## REQUIREMENTS
Copy out the material below, renaming "bowler hat" to "derby hat" wherever it occurs and leaving everything else unchanged.
============
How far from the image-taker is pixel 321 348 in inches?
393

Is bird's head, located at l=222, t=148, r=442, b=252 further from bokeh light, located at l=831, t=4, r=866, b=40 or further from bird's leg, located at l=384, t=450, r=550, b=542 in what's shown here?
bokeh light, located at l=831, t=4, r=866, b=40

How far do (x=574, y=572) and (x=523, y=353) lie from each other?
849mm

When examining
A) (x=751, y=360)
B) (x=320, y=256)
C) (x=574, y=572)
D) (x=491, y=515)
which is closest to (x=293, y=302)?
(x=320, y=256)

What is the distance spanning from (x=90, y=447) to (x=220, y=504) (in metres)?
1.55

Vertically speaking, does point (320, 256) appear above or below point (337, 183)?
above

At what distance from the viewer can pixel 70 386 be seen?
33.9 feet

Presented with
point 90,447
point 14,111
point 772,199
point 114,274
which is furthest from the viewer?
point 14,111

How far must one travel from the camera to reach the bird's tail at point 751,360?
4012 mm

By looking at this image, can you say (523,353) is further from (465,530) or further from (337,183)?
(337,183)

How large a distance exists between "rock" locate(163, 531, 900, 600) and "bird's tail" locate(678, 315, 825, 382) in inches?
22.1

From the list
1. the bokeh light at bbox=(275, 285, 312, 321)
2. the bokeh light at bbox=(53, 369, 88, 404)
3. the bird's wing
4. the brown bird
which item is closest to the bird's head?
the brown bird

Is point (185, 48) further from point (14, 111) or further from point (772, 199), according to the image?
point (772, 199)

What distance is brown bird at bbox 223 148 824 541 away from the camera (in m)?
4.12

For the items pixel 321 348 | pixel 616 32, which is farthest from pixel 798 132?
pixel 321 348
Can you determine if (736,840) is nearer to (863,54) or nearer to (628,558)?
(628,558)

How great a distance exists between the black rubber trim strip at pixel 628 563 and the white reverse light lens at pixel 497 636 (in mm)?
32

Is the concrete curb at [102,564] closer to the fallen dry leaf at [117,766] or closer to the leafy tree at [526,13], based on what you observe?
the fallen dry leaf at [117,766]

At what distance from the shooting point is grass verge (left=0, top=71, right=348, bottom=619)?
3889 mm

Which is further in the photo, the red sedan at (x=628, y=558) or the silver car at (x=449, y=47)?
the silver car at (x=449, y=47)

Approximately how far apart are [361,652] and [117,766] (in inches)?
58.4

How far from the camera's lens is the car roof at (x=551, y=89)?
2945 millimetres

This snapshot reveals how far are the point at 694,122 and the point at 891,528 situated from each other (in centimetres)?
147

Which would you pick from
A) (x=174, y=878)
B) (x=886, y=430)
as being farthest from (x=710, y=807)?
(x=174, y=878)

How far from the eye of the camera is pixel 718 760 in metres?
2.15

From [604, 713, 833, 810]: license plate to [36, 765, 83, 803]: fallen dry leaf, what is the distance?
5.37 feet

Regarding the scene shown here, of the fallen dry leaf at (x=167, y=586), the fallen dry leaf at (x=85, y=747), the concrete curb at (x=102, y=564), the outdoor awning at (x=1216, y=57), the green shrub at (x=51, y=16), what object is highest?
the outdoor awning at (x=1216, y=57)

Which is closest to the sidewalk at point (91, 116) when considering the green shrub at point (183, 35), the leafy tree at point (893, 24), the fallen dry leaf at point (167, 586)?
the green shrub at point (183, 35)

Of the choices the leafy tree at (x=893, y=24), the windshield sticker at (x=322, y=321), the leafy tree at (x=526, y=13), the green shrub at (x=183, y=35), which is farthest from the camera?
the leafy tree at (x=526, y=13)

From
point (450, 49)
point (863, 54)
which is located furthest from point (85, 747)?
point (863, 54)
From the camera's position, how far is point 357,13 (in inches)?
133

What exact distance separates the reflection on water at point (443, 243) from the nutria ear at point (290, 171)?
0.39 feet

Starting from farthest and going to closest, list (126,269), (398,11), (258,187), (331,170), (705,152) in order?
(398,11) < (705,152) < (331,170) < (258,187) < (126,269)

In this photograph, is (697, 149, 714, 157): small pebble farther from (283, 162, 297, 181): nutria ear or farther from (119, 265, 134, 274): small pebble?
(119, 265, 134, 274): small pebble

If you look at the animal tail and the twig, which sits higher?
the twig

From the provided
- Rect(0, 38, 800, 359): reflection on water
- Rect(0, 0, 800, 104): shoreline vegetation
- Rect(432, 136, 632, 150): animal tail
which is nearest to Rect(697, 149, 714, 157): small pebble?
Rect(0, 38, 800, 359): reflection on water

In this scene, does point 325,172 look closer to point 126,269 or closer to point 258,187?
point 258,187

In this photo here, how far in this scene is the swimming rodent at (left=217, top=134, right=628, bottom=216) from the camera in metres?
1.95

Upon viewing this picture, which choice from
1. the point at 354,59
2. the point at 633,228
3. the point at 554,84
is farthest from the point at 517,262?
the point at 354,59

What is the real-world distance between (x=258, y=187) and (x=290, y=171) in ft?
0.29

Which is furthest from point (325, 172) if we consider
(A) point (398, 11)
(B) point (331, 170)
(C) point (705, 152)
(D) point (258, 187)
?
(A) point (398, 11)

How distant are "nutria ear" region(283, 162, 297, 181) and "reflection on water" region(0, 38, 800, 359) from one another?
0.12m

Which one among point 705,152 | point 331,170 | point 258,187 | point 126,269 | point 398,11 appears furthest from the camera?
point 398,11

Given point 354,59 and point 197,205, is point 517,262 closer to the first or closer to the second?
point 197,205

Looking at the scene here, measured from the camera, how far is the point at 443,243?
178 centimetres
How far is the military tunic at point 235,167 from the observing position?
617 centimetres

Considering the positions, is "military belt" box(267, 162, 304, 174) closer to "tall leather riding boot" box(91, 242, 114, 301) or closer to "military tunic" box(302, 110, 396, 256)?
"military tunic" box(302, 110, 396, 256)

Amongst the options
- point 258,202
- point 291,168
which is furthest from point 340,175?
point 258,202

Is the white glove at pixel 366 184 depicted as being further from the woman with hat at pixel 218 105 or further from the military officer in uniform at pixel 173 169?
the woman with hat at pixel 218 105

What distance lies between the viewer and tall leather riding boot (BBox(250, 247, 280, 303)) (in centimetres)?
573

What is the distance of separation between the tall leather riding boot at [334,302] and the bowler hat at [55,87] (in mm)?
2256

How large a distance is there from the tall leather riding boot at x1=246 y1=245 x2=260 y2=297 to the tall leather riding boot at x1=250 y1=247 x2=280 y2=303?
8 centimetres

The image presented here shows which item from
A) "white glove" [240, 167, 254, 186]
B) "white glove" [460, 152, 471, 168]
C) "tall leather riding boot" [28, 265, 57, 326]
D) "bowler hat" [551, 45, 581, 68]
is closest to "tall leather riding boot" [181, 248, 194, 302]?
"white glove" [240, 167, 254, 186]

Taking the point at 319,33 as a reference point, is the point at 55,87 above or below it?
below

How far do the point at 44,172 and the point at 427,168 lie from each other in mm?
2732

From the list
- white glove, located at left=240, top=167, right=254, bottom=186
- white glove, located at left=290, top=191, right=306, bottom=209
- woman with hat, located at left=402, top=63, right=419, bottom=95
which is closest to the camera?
============
## OUTPUT OF THE TASK
How far from the image-taker is pixel 321 348 in inches?
393

Is bird's head, located at l=222, t=148, r=442, b=252 further from bokeh light, located at l=831, t=4, r=866, b=40 or further from bird's leg, located at l=384, t=450, r=550, b=542 in what's shown here?
bokeh light, located at l=831, t=4, r=866, b=40

How far do (x=574, y=572) and (x=523, y=353) lie from each other?
849mm

When examining
A) (x=751, y=360)
B) (x=320, y=256)
C) (x=574, y=572)
D) (x=491, y=515)
which is closest to (x=293, y=302)?
(x=320, y=256)

What is the distance spanning from (x=90, y=447) to (x=220, y=504) (in metres)?
1.55

Vertically speaking, does point (320, 256) appear above or below point (337, 183)?
above

At what distance from the viewer can pixel 70 386 be seen?
33.9 feet

Presented with
point 90,447
point 14,111
point 772,199
point 114,274
which is furthest from the viewer?
point 14,111

How far must one travel from the camera to reach the bird's tail at point 751,360?
4012 mm

By looking at this image, can you say (523,353) is further from (465,530) or further from (337,183)?
(337,183)

How large a distance exists between "rock" locate(163, 531, 900, 600) and "bird's tail" locate(678, 315, 825, 382) in inches?
22.1

From the list
1. the bokeh light at bbox=(275, 285, 312, 321)
2. the bokeh light at bbox=(53, 369, 88, 404)
3. the bird's wing
4. the brown bird
which item is closest to the bird's head?
the brown bird

Is point (185, 48) further from point (14, 111) or further from point (772, 199), according to the image?
point (772, 199)

What distance is brown bird at bbox 223 148 824 541 away from the camera (in m)?
4.12

For the items pixel 321 348 | pixel 616 32, which is farthest from pixel 798 132?
pixel 321 348
Can you determine if (736,840) is nearer to (863,54) or nearer to (628,558)?
(628,558)

How great a distance exists between the black rubber trim strip at pixel 628 563 and the white reverse light lens at pixel 497 636 (in mm)?
32

Is the concrete curb at [102,564] closer to the fallen dry leaf at [117,766] or closer to the leafy tree at [526,13], based on what you observe?
the fallen dry leaf at [117,766]

At what distance from the shooting point is grass verge (left=0, top=71, right=348, bottom=619)?
3889 mm

Which is further in the photo, the red sedan at (x=628, y=558) or the silver car at (x=449, y=47)?
the silver car at (x=449, y=47)

Approximately how far apart are [361,652] and [117,766] (in inches)?
58.4

How far from the camera's lens is the car roof at (x=551, y=89)?
2945 millimetres

This snapshot reveals how far are the point at 694,122 and the point at 891,528 situated from each other (in centimetres)?
147

Which would you pick from
A) (x=174, y=878)
B) (x=886, y=430)
as being farthest from (x=710, y=807)?
(x=174, y=878)

How far from the eye of the camera is pixel 718 760 in metres?
2.15

From [604, 713, 833, 810]: license plate to [36, 765, 83, 803]: fallen dry leaf, what is the distance?
5.37 feet

Regarding the scene shown here, of the fallen dry leaf at (x=167, y=586), the fallen dry leaf at (x=85, y=747), the concrete curb at (x=102, y=564), the outdoor awning at (x=1216, y=57), the green shrub at (x=51, y=16), what object is highest?
the outdoor awning at (x=1216, y=57)

Which is closest to the sidewalk at point (91, 116) when considering the green shrub at point (183, 35), the leafy tree at point (893, 24), the fallen dry leaf at point (167, 586)?
the green shrub at point (183, 35)

Of the choices the leafy tree at (x=893, y=24), the windshield sticker at (x=322, y=321), the leafy tree at (x=526, y=13), the green shrub at (x=183, y=35), which is farthest from the camera?
the leafy tree at (x=526, y=13)

From
point (450, 49)
point (863, 54)
which is located furthest from point (85, 747)?
point (863, 54)
From the camera's position, how far is point 357,13 (in inches)?
133

What exact distance separates the reflection on water at point (443, 243) from the nutria ear at point (290, 171)?
0.39 feet

Starting from farthest and going to closest, list (126,269), (398,11), (258,187), (331,170), (705,152) in order?
(398,11) < (705,152) < (331,170) < (258,187) < (126,269)

In this photograph, is (697, 149, 714, 157): small pebble farther from (283, 162, 297, 181): nutria ear or farther from (119, 265, 134, 274): small pebble?
(119, 265, 134, 274): small pebble

If you look at the animal tail and the twig, which sits higher?
the twig

From the provided
- Rect(0, 38, 800, 359): reflection on water
- Rect(0, 0, 800, 104): shoreline vegetation
- Rect(432, 136, 632, 150): animal tail
which is nearest to Rect(697, 149, 714, 157): small pebble?
Rect(0, 38, 800, 359): reflection on water

In this scene, does point 325,172 look closer to point 126,269 or closer to point 258,187?
point 258,187

In this photo here, how far in this scene is the swimming rodent at (left=217, top=134, right=628, bottom=216) from the camera in metres?
1.95

Upon viewing this picture, which choice from
1. the point at 354,59
2. the point at 633,228
3. the point at 554,84
is farthest from the point at 517,262?
the point at 354,59

What is the real-world distance between (x=258, y=187) and (x=290, y=171) in ft?
0.29

Which is furthest from point (325, 172) if we consider
(A) point (398, 11)
(B) point (331, 170)
(C) point (705, 152)
(D) point (258, 187)
?
(A) point (398, 11)

How distant are "nutria ear" region(283, 162, 297, 181) and "reflection on water" region(0, 38, 800, 359) from one another?
0.12m

Which one among point 705,152 | point 331,170 | point 258,187 | point 126,269 | point 398,11 appears furthest from the camera?
point 398,11

Given point 354,59 and point 197,205, is point 517,262 closer to the first or closer to the second?
point 197,205

Looking at the scene here, measured from the camera, how far is the point at 443,243?
178 centimetres
How far is the military tunic at point 235,167 from the observing position?
617 centimetres

Considering the positions, is "military belt" box(267, 162, 304, 174) closer to "tall leather riding boot" box(91, 242, 114, 301) or closer to "military tunic" box(302, 110, 396, 256)?
"military tunic" box(302, 110, 396, 256)

Amongst the options
- point 258,202
- point 291,168
which is furthest from point 340,175?
point 258,202

Is the white glove at pixel 366 184 depicted as being further from the woman with hat at pixel 218 105 or further from the military officer in uniform at pixel 173 169?
the woman with hat at pixel 218 105

What distance lies between the viewer and tall leather riding boot (BBox(250, 247, 280, 303)) (in centimetres)?
573

What is the distance of separation between the tall leather riding boot at [334,302] and the derby hat at [55,87] (in mm)?
2256

How large a distance is there from the tall leather riding boot at x1=246 y1=245 x2=260 y2=297 to the tall leather riding boot at x1=250 y1=247 x2=280 y2=303?
8 centimetres

The image presented here shows which item from
A) "white glove" [240, 167, 254, 186]
B) "white glove" [460, 152, 471, 168]
C) "tall leather riding boot" [28, 265, 57, 326]
D) "derby hat" [551, 45, 581, 68]
is closest to "tall leather riding boot" [181, 248, 194, 302]?
"white glove" [240, 167, 254, 186]

Taking the point at 319,33 as a reference point, is the point at 55,87 above or below it?
below

How far do the point at 44,172 and the point at 427,168 lie from each other in mm?
2732

From the list
- white glove, located at left=240, top=167, right=254, bottom=186
- white glove, located at left=290, top=191, right=306, bottom=209
- woman with hat, located at left=402, top=63, right=419, bottom=95
which is closest to the camera?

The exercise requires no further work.